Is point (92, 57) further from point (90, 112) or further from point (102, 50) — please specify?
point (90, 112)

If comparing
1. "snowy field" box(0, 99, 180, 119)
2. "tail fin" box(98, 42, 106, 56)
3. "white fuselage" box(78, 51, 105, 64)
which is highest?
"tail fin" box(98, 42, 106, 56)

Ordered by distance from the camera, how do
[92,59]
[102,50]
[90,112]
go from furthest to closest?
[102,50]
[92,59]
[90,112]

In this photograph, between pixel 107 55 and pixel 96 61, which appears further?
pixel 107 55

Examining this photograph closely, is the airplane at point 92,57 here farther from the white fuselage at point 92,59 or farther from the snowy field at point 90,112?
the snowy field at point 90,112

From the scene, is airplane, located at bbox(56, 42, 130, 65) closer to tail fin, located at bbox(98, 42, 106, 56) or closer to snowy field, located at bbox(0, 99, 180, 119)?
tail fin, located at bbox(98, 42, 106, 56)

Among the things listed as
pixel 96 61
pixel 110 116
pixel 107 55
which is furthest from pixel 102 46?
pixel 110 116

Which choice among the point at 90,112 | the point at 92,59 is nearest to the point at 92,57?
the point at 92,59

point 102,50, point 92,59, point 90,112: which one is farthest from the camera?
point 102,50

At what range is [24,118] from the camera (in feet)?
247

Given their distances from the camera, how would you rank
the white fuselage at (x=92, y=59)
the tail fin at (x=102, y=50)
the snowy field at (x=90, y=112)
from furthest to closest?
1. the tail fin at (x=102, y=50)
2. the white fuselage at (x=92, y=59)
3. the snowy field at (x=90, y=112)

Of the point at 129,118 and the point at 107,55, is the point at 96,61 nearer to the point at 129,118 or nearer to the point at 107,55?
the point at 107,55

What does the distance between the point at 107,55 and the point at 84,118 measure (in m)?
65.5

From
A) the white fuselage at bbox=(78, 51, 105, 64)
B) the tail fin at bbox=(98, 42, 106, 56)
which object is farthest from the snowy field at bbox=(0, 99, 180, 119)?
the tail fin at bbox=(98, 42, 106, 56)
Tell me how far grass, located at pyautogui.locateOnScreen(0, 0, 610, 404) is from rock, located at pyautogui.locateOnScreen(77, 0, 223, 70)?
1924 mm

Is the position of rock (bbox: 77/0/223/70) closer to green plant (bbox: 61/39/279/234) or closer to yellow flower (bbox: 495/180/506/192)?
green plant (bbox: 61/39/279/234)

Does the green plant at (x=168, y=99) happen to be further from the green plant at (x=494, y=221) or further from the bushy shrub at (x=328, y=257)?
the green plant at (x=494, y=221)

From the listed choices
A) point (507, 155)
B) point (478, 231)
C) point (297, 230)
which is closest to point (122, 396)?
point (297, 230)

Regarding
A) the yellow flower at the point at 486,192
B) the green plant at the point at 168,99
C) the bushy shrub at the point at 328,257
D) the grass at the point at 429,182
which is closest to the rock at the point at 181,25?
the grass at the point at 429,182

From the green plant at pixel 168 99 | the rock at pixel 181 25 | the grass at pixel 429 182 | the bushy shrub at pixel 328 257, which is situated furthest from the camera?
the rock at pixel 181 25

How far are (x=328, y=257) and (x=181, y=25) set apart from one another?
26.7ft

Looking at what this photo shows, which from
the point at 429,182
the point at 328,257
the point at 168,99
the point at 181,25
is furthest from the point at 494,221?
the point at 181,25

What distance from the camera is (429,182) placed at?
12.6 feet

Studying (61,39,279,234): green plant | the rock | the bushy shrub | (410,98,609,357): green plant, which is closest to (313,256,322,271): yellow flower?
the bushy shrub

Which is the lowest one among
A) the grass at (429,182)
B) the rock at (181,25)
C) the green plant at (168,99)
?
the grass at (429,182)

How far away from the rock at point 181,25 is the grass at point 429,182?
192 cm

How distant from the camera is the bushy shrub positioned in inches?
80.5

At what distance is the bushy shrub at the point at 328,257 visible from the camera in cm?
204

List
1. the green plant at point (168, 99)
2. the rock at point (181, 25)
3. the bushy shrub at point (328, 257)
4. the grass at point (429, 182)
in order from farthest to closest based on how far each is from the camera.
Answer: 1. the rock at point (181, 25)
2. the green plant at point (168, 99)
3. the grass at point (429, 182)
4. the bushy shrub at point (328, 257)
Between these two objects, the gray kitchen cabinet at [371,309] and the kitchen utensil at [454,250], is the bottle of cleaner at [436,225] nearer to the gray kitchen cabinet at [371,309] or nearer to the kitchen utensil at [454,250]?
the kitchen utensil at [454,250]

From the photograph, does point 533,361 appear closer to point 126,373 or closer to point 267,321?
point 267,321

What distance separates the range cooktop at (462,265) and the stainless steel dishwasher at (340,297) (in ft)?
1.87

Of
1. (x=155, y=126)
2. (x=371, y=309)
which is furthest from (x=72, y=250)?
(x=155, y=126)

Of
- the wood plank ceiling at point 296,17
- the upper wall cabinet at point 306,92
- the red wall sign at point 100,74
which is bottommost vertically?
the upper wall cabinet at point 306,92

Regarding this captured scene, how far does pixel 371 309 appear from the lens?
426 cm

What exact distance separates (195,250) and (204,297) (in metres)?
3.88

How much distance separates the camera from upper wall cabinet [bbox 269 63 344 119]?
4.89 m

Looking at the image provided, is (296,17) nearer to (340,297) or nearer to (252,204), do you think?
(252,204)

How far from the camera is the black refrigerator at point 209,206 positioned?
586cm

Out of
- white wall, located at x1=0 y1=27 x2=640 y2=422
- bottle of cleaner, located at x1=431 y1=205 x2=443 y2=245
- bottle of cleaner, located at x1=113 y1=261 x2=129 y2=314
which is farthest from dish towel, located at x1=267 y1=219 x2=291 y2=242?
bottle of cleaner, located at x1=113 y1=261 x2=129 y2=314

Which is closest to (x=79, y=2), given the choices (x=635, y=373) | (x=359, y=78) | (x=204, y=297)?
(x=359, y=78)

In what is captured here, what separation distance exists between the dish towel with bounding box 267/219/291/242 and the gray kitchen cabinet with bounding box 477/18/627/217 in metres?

▶ **What is being asked**
Rewrite all of the data above, replacing "dish towel" with "tea towel" wherever it occurs and keeping everything else the same.

▶ **Exercise output**
Is point (92, 57) further from point (90, 112) or further from point (102, 50) — please specify?
point (90, 112)

If comparing
1. "snowy field" box(0, 99, 180, 119)
2. "tail fin" box(98, 42, 106, 56)
3. "white fuselage" box(78, 51, 105, 64)
which is highest?
"tail fin" box(98, 42, 106, 56)

Ordered by distance from the camera, how do
[92,59]
[102,50]
[90,112]
go from furthest to closest?
[102,50]
[92,59]
[90,112]

In this photograph, between pixel 107 55 and pixel 96 61, which appears further?
pixel 107 55

Examining this photograph closely, is the airplane at point 92,57 here farther from the white fuselage at point 92,59 or farther from the snowy field at point 90,112?
the snowy field at point 90,112

From the scene, is airplane, located at bbox(56, 42, 130, 65) closer to tail fin, located at bbox(98, 42, 106, 56) or closer to snowy field, located at bbox(0, 99, 180, 119)?
tail fin, located at bbox(98, 42, 106, 56)

Among the things listed as
pixel 96 61
pixel 110 116
pixel 107 55
which is furthest from pixel 102 46?
pixel 110 116

Which choice among the point at 90,112 | the point at 92,59 is nearest to the point at 92,57?
the point at 92,59

point 102,50, point 92,59, point 90,112: which one is farthest from the camera?
point 102,50

At what range is [24,118] from the camera (in feet)?
247

Given their distances from the camera, how would you rank
the white fuselage at (x=92, y=59)
the tail fin at (x=102, y=50)
the snowy field at (x=90, y=112)
from furthest to closest?
1. the tail fin at (x=102, y=50)
2. the white fuselage at (x=92, y=59)
3. the snowy field at (x=90, y=112)

Of the point at 129,118 and the point at 107,55, is the point at 96,61 nearer to the point at 129,118 or nearer to the point at 107,55?
the point at 107,55

What does the distance between the point at 107,55 and the point at 84,118 measure (in m)?
65.5

From
A) the white fuselage at bbox=(78, 51, 105, 64)
B) the tail fin at bbox=(98, 42, 106, 56)
which object is farthest from the snowy field at bbox=(0, 99, 180, 119)?
the tail fin at bbox=(98, 42, 106, 56)
Tell me how far grass, located at pyautogui.locateOnScreen(0, 0, 610, 404) is from rock, located at pyautogui.locateOnScreen(77, 0, 223, 70)?
1924 mm

Is the position of rock (bbox: 77/0/223/70) closer to green plant (bbox: 61/39/279/234) or closer to yellow flower (bbox: 495/180/506/192)?
green plant (bbox: 61/39/279/234)

Does the green plant at (x=168, y=99) happen to be further from the green plant at (x=494, y=221) or further from the bushy shrub at (x=328, y=257)?
the green plant at (x=494, y=221)

From the listed choices
A) point (507, 155)
B) point (478, 231)
C) point (297, 230)
which is closest to point (122, 396)?
point (297, 230)

Regarding
A) the yellow flower at the point at 486,192
B) the green plant at the point at 168,99
C) the bushy shrub at the point at 328,257
D) the grass at the point at 429,182
which is closest to the rock at the point at 181,25?
the grass at the point at 429,182

From the green plant at pixel 168 99 | the rock at pixel 181 25 | the grass at pixel 429 182 | the bushy shrub at pixel 328 257, which is situated furthest from the camera?
the rock at pixel 181 25

How far are (x=328, y=257) and (x=181, y=25) set apart from one another?
26.7ft

Looking at what this photo shows, which from
the point at 429,182
the point at 328,257
the point at 168,99
the point at 181,25
is furthest from the point at 494,221?
the point at 181,25

What distance from the camera is (429,182) placed at?
12.6 feet

Studying (61,39,279,234): green plant | the rock | the bushy shrub | (410,98,609,357): green plant, which is closest to (313,256,322,271): yellow flower?
the bushy shrub

Which is the lowest one among
A) the grass at (429,182)
B) the rock at (181,25)
C) the green plant at (168,99)
?
the grass at (429,182)

How far away from the rock at point 181,25 is the grass at point 429,182?
192 cm

How distant from the camera is the bushy shrub positioned in inches?
80.5

At what distance is the bushy shrub at the point at 328,257 visible from the camera in cm?
204

List
1. the green plant at point (168, 99)
2. the rock at point (181, 25)
3. the bushy shrub at point (328, 257)
4. the grass at point (429, 182)
in order from farthest to closest based on how far each is from the camera.
Answer: 1. the rock at point (181, 25)
2. the green plant at point (168, 99)
3. the grass at point (429, 182)
4. the bushy shrub at point (328, 257)
Between these two objects, the gray kitchen cabinet at [371,309] and the kitchen utensil at [454,250], is the bottle of cleaner at [436,225] nearer to the gray kitchen cabinet at [371,309] or nearer to the kitchen utensil at [454,250]?
the kitchen utensil at [454,250]

From the photograph, does point 533,361 appear closer to point 126,373 or closer to point 267,321?
point 267,321

What distance separates the range cooktop at (462,265) and the stainless steel dishwasher at (340,297) (in ft)?
1.87

Of
1. (x=155, y=126)
2. (x=371, y=309)
which is furthest from (x=72, y=250)?
(x=155, y=126)

Of
- the wood plank ceiling at point 296,17
- the upper wall cabinet at point 306,92
- the red wall sign at point 100,74
which is bottommost vertically?
the upper wall cabinet at point 306,92

Regarding this captured scene, how far does pixel 371 309 appear from the lens?
426 cm

What exact distance separates (195,250) and (204,297) (in metres)?
3.88

How much distance separates the camera from upper wall cabinet [bbox 269 63 344 119]?
4.89 m

Looking at the image provided, is (296,17) nearer to (340,297) or nearer to (252,204), do you think?
(252,204)

How far from the camera is the black refrigerator at point 209,206 positioned?
586cm

Out of
- white wall, located at x1=0 y1=27 x2=640 y2=422
- bottle of cleaner, located at x1=431 y1=205 x2=443 y2=245
- bottle of cleaner, located at x1=113 y1=261 x2=129 y2=314
which is farthest from tea towel, located at x1=267 y1=219 x2=291 y2=242?
bottle of cleaner, located at x1=113 y1=261 x2=129 y2=314

Which is closest to (x=79, y=2), given the choices (x=635, y=373) | (x=359, y=78) | (x=204, y=297)?
(x=359, y=78)

In what is captured here, what separation distance exists between the tea towel with bounding box 267/219/291/242 and the gray kitchen cabinet with bounding box 477/18/627/217 in metres?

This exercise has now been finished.